Given an array arr[] of N positive integers and a number K, the task is to find the maximum value of bitwise OR of the subsequence of size K.

Examples: 

Input: arr[] = {2, 5, 3, 6, 11, 13}, k = 3 
Output: 15 
Explanation: 
The sub-sequence wil maximum OR value is 2, 11, 13.

Input: arr[] = {5, 9, 7, 19}, k = 3 
Output: 31 
Explanation: 
The maximum value of bitwise OR of the subsequence of size K = 3 is 31. 
 

Naive Approach: The naive approach is to generate all the subsequence of length K and find the Bitwise OR value of all subsequences. The maximum among all of them will be the answer.



Time Complexity: O(N2) 
Auxiliary Space: O(K)

Efficient Approach: To optimize the above method try to implement the Greedy Approach.
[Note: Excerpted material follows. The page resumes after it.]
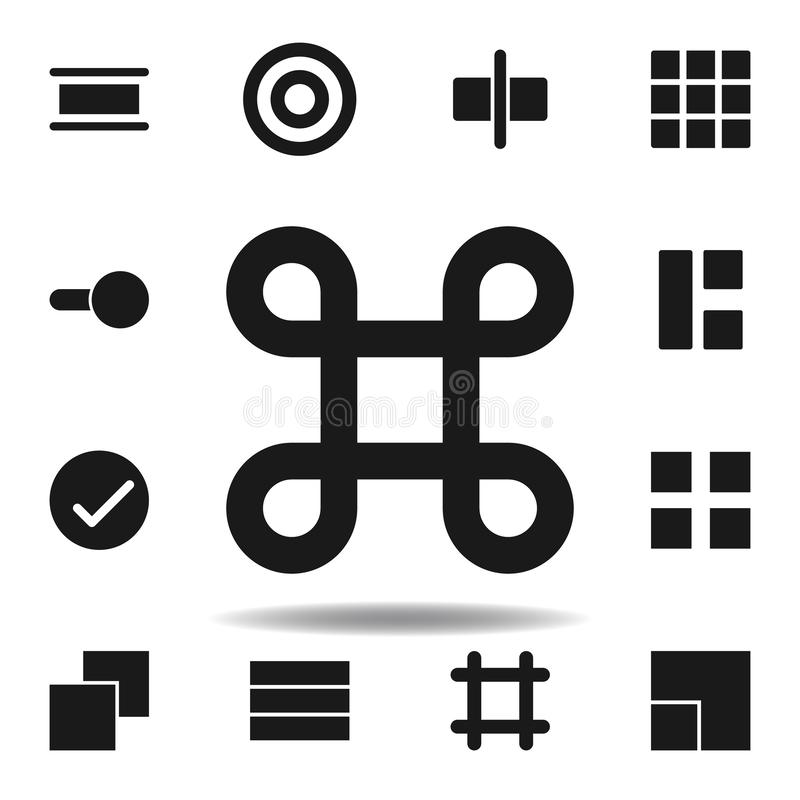 User command cmd icon. set of web illustration icons. signs, symbols can be used for web, logo, mobile app, UI, UX. On white background vector illustration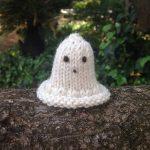 Halloween Ghost Knitting Pattern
Below are the steps: 

  1. Initialize an integer array bit[] of size 32 with all value equal to 0.
  2. Now iterate for each index of bit[] array from 31 to 0, and check if the ith value of bit array is 0 then iterate in the given array and find an element which contributes maximum 1 to our bit array after taking it.
  3. Take that element and change the bit array correspondingly, also decrease k each time by 1 if k > 0. Otherwise break out from the loop.
  4. Now convert the bit[] array into a decimal number to get final answer.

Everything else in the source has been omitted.